TASK SET:
[a] From the WVSC process description, reproduce verbatim the part that opens with the words containing "The WVSC Step-by-Step Process is" and closes with "and process enhancement.".
[b] Translate into Spanish the following sentence from the WVSC process description: "Goals refine a vision down into its component parts and further define the desired outcome in a number of categories."
[c] Carry on the description of the WVSC Step-by-Step Process, beginning after its final sentence.

PAGE EXTRACT:
====

The WVSC Step-by-Step Process is a process model aligned with a plan–do–check–act cycle for carrying out positive changes in the community. The WVSC Step-by-Step Process enhances performance and provides feedback for continual improvement. The WVSC Step-by-Step Process includes generating awareness, assessment, planning, implementation, monitoring and evaluation, and process enhancement.
The process starts with sustainability awareness training for community leadership, establishment of a Sustainability Team, and distribution of outreach and educational materials in an effort to engage community residents and generate support for the program.
What is a Sustainability Team: Sustainability Team is a group of local residents and community leaders that come together to focus on community sustainability.
Outreach and Education Materials: Outreach and education materials help community Sustainability Teams engage and inform community residents.
Assessment of the Community
WVSC staff will work with the community to assess sustainability opportunities and conduct a greenhouse gas emissions inventory to identify resource-use efficiencies and inefficiencies.
Sustainability Assessments: Research and assessment of environmental, economic, and social equity challenges within the jurisdiction, and the programs in place to address these issues.
Community Visioning: Community visioning is the process by which a community envisions the future it wants through meaningful public participation to distill the values and priorities that will contribute to a sustainable future.
Develop a Plan
Your community and Sustainability Team will set a greenhouse gas emissions reduction target, and collaborate with WVSC staff to create a Sustainability Action Plan. The Plan lists actions (e.g., policies, programs, projects, etc.) to be implemented to help the community meet its greenhouse gas emissions reduction target and other sustainability goals as envisioned by the community.
Sustainability Action Plan: A Sustainability Action Plan is a documented framework which ties together a community’s vision, goals, strategies, implementation plans and indicators for improving sustainability.
Vision Statement: A vision is a broad statement of the desired outcome for a target community or audience.
Goals: Goals refine a vision down into its component parts and further define the desired outcome in a number of categories.
Indicators and Targets: Indicators are trend statistics that help track progress toward goals and assess the impact of actions.
Greenhouse Gas Emissions Reduction Targets: The reduction target is the specific GHG emissions reduction goal that your local government and community aim to achieve by a designated year.
Sustainability Action Plan vs. Municipal Master Plan: Actions under the umbrella of the Sustainability Action Plan address a broad community planning process separate from the municipal Master Plan.
WVSC staff will provide workshops, training, and networking resources to communities to guide them through the implementation process outlined in the Sustainability Action Plan. WVSC staff will support the community in coordinating how each action will be implemented by tracking the time frame, costs, and roles and responsibilities.
Implementation: WVSC staff will provide workshops and trainings to communities to guide them to implement the Sustainability Action Plan.
Monitoring and Evaluation
Tools and resources will be used to track water and energy conservation, waste management, pollution prevention, and financial savings throughout the process. Implementation progress and success factors will continually be monitored and evaluated by WVSC staff and the community.
Monitoring: Monitoring provides constant feedback on the progress of a project, the problems it is facing, and the efficiency with which it is being implemented.
Evaluation: Evaluation studies the outcome of a project with the aim of informing the design of future projects.

====

DATA SHOWN:
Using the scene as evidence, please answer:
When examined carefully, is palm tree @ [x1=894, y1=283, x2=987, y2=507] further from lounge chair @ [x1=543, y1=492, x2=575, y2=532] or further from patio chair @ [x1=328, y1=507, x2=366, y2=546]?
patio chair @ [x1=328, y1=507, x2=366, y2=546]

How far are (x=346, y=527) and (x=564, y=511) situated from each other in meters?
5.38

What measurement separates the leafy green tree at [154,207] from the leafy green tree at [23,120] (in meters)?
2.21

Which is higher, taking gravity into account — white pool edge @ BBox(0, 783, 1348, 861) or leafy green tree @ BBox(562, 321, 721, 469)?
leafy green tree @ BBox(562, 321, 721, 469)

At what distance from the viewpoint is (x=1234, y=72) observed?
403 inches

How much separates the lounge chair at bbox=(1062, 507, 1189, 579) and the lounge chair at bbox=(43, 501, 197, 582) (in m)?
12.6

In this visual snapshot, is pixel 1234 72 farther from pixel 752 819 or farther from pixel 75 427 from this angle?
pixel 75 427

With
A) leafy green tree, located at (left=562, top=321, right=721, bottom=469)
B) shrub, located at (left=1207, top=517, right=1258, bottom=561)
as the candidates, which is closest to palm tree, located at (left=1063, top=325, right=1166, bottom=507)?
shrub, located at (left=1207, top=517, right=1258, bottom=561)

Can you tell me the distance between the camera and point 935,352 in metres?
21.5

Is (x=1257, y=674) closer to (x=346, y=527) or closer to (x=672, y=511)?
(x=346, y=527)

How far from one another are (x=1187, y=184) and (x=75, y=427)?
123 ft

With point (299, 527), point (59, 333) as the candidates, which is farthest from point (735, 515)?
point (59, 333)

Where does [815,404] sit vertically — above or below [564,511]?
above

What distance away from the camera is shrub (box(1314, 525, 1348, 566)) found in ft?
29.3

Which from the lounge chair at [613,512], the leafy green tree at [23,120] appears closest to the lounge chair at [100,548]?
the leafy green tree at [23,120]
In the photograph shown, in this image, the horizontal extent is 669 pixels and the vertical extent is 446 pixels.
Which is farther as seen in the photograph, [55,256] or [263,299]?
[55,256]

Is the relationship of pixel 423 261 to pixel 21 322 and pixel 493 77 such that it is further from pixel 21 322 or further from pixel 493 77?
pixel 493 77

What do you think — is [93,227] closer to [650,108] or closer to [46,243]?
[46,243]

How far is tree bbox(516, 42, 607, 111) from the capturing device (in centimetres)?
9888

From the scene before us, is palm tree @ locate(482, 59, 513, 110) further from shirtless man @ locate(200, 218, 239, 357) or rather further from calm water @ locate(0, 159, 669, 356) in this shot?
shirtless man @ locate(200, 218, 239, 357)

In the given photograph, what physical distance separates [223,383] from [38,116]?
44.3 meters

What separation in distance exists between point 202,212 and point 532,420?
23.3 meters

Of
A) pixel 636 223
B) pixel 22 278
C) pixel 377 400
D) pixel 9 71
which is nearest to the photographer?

====

EXERCISE ANSWERS:
[a]
The WVSC Step-by-Step Process is a process model aligned with a plan–do–check–act cycle for carrying out positive changes in the community. The WVSC Step-by-Step Process enhances performance and provides feedback for continual improvement. The WVSC Step-by-Step Process includes generating awareness, assessment, planning, implementation, monitoring and evaluation, and process enhancement.

[b] Las metas desglosan una visión en sus partes componentes y definen con mayor precisión el resultado deseado en varias categorías.

[c]
Communities will improve upon their existing Sustainability Action Plans based on the analyses of results. Even when the initial Sustainability Action Plan is successful, this last step ensures that communities will continue to incorporate new ideas to realize a continual improvement process.
Additional Definitions of WVSC Step-By-Step Process
Sustainability Team is a group of local residents and community leaders that come together to focus on community sustainability. They are a neutral, unbiased group of volunteers representing homeowners, business, industry, civic organizations, and local government. Sustainability Teams are organized to give the community a voice on sustainability issues, help to guide the WVSC process, and eventually assume the entire scope of the WVSC process by engaging the local community in actions to promote environmental, economic, and social well-being.
Outreach and education materials include displays, posters, brochures, and fact sheets with conservation information to help community Sustainability Teams engage and inform community residents. Conservation Starter Kits include compact fluorescent lamps (CFL’s), low-flow aerators, and reusable shopping/carrying bags to help community residents start saving energy and water, and reducing waste.
Assessment of the Community
WVSC staff will support a communities’ Sustainability Team to lead a sustainability assessment and greenhouse gas (GHG) emissions inventory project. WVSC staff and the Sustainability Team will conduct the sustainability assessment by determining how to apply the “Nine Opportunities for Sustainability” to the community.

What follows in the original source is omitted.